Matt Simpson, senior market expert at City Index, stated investors are likely questioning how exposed to risk they truly want to be, provided there are threat occasions and a U.S. election looming on Nov. 5.

I expect financiers to end up being increasingly twitchy as we head towards November 5th, and eager that book earnings at frothy levels.

ASML, whose clients consist of AI chipmaker TSMC, logic chip makers Intel and Samsung too as memory chip professionals Micron and SK Hynix , anticipated lower than anticipated 2025 sales.

The Dutch chip equipment maker said regardless of a boom in AI-related chips, other parts of the semiconductor market are weaker for longer than anticipated, leading to client cautiousness.

The AMSL numbers were bad and suggest that all is not well in semiconductor chips outside of AI, said Nick Ferres, CIO at Viewpoint Property Management in Singapore.

A Bloomberg Report that U.S. authorities have actually been thinking about executing a cap on export licenses for AI chips to particular countries also weighed on sentiment.

The dour mood indicated Chinese stocks fell in early trading as investors awaited concrete information on stimulus strategies. The blue-chip CSI300 index fell 0.6%, while Hong Kong's. Hang Seng Index was 0.7% lower in early trading.

Investor focus is now on Thursday when China will hold a. press conference to discuss promoting the consistent and healthy. advancement of the home sector.

Our company believe financiers need to see the policy statements. given that Sept. 24 as an integrated plan rather than isolated. messages - the policy pivot appearances quite here to stay, HSBC. strategist Steven Sun said in a report.

RISING DOLLAR

On the macro side, investors remain enthralled by U.S. rates. and the shifting rate cut expectations in the wake of information that. has actually revealed the U.S. economy to be durable and inflation to tick. just a bit higher.

That has kept traders on the fence of how deep the rate cuts. will be in the near term, with traders pricing in 46 basis. points (bps) of easing this year. The Fed started its easing. cycle with an aggressive 50 bp cut in September.

Markets are ascribing a 96% opportunity of a 25 bp cut from the. Fed next month, CME FedWatch tool revealed, compared to a 50%. chance a month previously when investors were weighing towards. another 50 bp cut from the U.S. reserve bank.

The dollar as a result has actually risen in recent weeks, with the. U.S. dollar index, which measures the U.S. system versus. major competitors, at 103.24, hovering near its highest levels since. early August.

The euro loitered around 2 month lows and last. fetched $1.0887 in early trading ahead of the European Central. Bank's policy meeting on Thursday, where the central bank is. mainly anticipated to cut rates again.
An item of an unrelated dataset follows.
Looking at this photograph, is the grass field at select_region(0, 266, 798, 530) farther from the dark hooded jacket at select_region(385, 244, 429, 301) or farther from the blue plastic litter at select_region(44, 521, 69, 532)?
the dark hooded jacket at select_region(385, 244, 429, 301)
The yen was steady at 149.155 per dollar but is. down 3.6% in October as the dovish tilt from the Bank of Japan. drags the currency.

In products, oil prices were consistent after high declines. in the previous session as investors competed with uncertainty. around stress in the Middle East and what it indicates for international. supply.

Brent petroleum futures increased 0.4% to $74.56 a. barrel. U.S. West Texas Intermediate unrefined futures increased. 0.5% to $70.93 per barrel.